To address global needs and regional opportunities, Verdeca will initially focus on the development of traits that increase soybean adaptability and yields. Grown on 99 million hectares, soybeans are the fourth-largest global crop and demand continues to increase annually. Nearly 40 percent of the world’s soybeans are grown in Argentina and Brazil with a production value of over $50 billion USD. The increasing global population combined with a growing middle-class in countries like China and India is creating non-linear demand for dietary protein. Soybeans play an important role in the protein equation through its many feed and food uses.
Verdeca’s initial focus will be on drought tolerance technology developed by Bioceres and demonstrated through multiple seasons of field trials, and on nutrient efficiency technology developed by Arcadia, which increases crop yield.
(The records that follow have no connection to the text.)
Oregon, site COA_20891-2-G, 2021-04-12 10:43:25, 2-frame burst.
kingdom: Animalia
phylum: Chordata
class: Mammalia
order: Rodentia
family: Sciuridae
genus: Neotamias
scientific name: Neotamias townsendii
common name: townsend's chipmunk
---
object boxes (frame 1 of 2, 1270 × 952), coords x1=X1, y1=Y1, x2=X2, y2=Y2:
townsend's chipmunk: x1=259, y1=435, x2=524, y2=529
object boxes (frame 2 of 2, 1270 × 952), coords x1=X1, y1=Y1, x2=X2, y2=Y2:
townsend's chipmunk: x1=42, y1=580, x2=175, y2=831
Verdeca’s technology pipeline includes additional yield and crop adaptability technologies to provide a full package of agronomic options, as well as product quality technologies that will further increase the value of soybean crops globally.
Verdeca is focused on deploying its traits in all key world regions, beginning in South America and North America, which makes up close to 80 percent of the global soybean hectares, and expanding to China, which is the world’s largest importer of soybean products. In addition to the approximately $120 million, Bioceres and Arcadia have already invested in the technologies contributed to the joint venture, Verdeca plans to invest as much as $30 million US dollars in the further development and deregulation of the initial two technologies. The first products from the Verdeca technology platform are anticipated to reach the market between 2015 and 2017.
Verdeca, a US-based joint venture between Bioceres and Arcadia Biosciences, develops and deregulates soybean varieties with next-generation agricultural technologies. Working in partnership with South American growers, soybeans incorporating Verdeca technologies will help increase crop productivity, making more efficient and sustainable use of land and water. For more information visit www.verdeca.com.
About Arcadia Biosciences, Inc.
Based in Davis, Calif., with additional facilities in Seattle, Wash. and Phoenix, Ariz., Arcadia Biosciences is an agricultural technology company focused on the development of agricultural products that improve the environment and enhance human health. For more information visit www.arcadiabio.com.
Bioceres is an Argentina-based firm that manages investments in agricultural biotechnology and related sciences. It was founded in 2001 by 23 farmers and now owned by more than 230 shareholders, most of them producers and farmers operating in Latin America.